- _TASK LIST_
**a)** In the post about the South Florida neighbors, what have other neighbors started buying to use in December?
**b)** Reproduce the post about the South Florida neighbors word for word, from "The legend goes, the" to "blueberries, and sparklers.".

Tag Archives: south Florida

Wow: Our neighbors are legendary, Latin, and loud

Palm tree and sky

Welcome the South Florida – AKA  there goes the neighborhood.


Neighborhood rumors are that the great-grandfather fashioned a raft made of mannequin body parts, used the mannequin arms as paddles, and in the dead of night, the family escaped Cuba and arrived on the beaches of Florida.

The legend goes, the waters were treacherous, and usual dancing dolphins not did shepherd them – but a phalanx of alligators escorted them – day and night -to freedom.  A bounty of ripe coconuts bobbing by provided food and drink. Tiny, tasty fish jumped from the sea onto the raft for breakfast, lunch, and dinner.

Despite those ‘miracles’ they report their harrowing story makes Hemingway’s Old Man and the Sea look like a canoe ride in Central Park.

Welcome the Neighborhood

The Loud Family – not the PBS special

On the Fourth of July our traditions involve red, white, and blue Bunting, strawberries, blueberries, and sparklers.

Theirs involve guns, Sky Flyers, Roman Candles and Screeching Rockets.  And, more guns.  Why does anybody shoot at the sky?

Our Christmas celebration involves a tree, colored lights and tinsel and Bing Crosby crooning Mele Kalikimaka…

Their Christmas celebration involves a month long production of decorating every square inch of the exterior house with colored lights, so bright that you can read a book at midnight by the light of their decorations.  Neighbors have taken to buying  blackout curtains to use in December.

For some reason, the celebration of the birth of Jesus Christ inspires more loud Salsa music, guns and shooting at the sky.  (Hey! Santa Claus is up there!) The symbolism is lost on me.

Our Easter involves colored eggs and lots of chocolate.  Their Easter celebration involves 10 cars and several motorcycles parked on their front lawn; barbecuing a baby goat; loud Salsa music for two days; gales of laughter; clouds of cigar smoke and more guns. Again, with the shooting at the sky.

The legendary, loud family – is very friendly and extremely gracious, and, at one time, they invited all the neighbors to their various celebrations. The guns were a buzzkill.

- _STORED DATA_
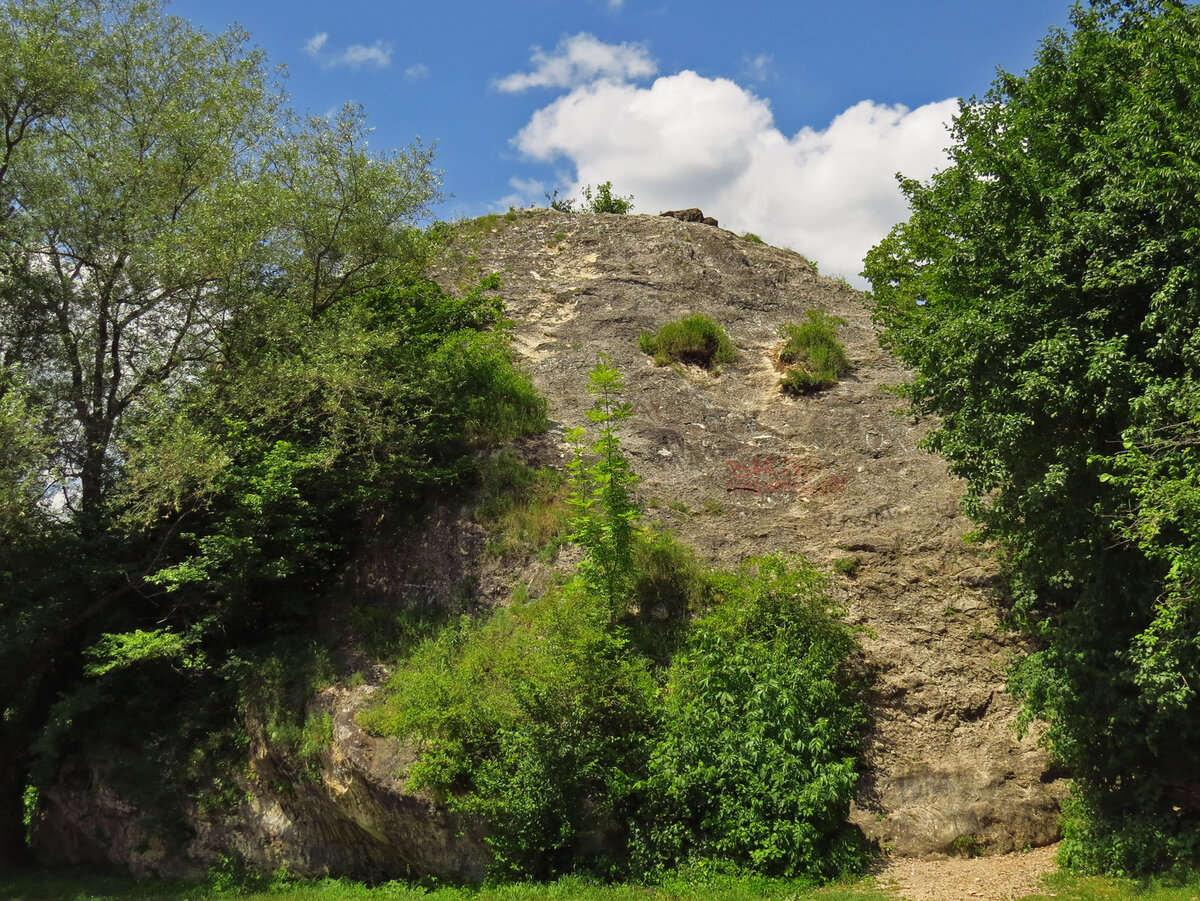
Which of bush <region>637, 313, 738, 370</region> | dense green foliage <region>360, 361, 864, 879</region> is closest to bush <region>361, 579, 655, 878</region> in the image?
dense green foliage <region>360, 361, 864, 879</region>

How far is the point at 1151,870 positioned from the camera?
30.0 feet

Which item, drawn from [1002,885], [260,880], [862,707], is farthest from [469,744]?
[1002,885]

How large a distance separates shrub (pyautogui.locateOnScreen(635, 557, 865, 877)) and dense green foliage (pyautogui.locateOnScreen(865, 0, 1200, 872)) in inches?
91.7

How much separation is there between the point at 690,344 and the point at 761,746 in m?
11.9

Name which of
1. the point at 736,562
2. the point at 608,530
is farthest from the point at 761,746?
the point at 736,562

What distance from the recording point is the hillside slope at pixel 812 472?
432 inches

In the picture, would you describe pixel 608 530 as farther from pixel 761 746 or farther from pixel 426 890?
pixel 426 890

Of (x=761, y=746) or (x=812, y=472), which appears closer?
(x=761, y=746)

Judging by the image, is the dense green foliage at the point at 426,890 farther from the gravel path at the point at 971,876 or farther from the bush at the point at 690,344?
the bush at the point at 690,344

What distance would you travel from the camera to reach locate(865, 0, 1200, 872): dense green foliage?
8.74 m

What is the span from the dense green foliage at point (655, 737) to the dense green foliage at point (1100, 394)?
251cm

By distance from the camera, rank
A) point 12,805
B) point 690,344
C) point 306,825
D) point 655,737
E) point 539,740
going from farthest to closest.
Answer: point 690,344 → point 12,805 → point 306,825 → point 655,737 → point 539,740

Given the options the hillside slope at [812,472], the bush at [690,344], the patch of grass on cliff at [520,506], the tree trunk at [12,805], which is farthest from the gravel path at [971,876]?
the tree trunk at [12,805]

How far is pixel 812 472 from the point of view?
54.5 feet
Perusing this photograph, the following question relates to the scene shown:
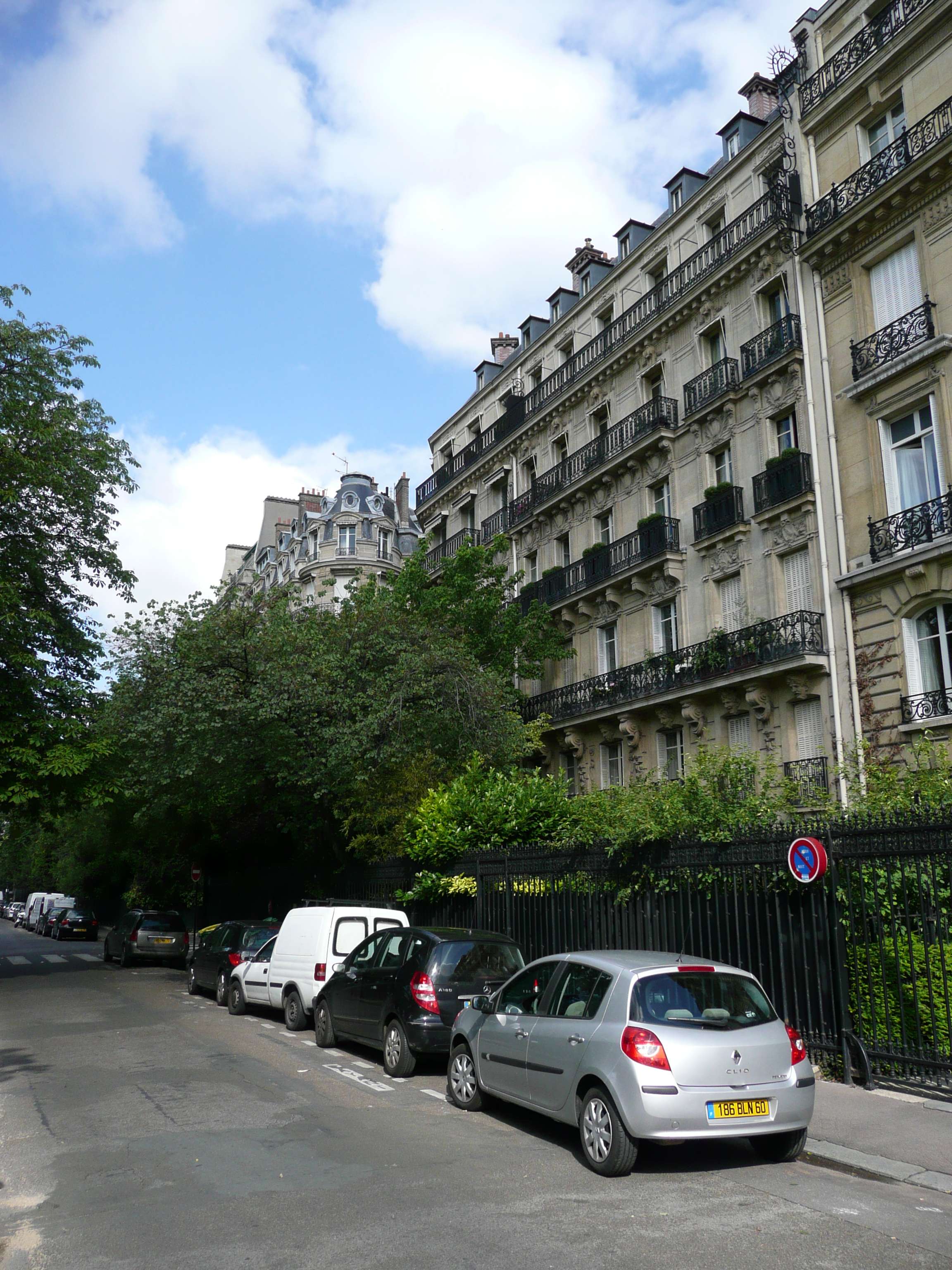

- _ANSWERS TO THE EXERCISES_
**a)** Blackout curtains.

**b)**
The legend goes, the waters were treacherous, and usual dancing dolphins not did shepherd them – but a phalanx of alligators escorted them – day and night -to freedom.  A bounty of ripe coconuts bobbing by provided food and drink. Tiny, tasty fish jumped from the sea onto the raft for breakfast, lunch, and dinner.

Despite those ‘miracles’ they report their harrowing story makes Hemingway’s Old Man and the Sea look like a canoe ride in Central Park.

Welcome the Neighborhood

The Loud Family – not the PBS special

On the Fourth of July our traditions involve red, white, and blue Bunting, strawberries, blueberries, and sparklers.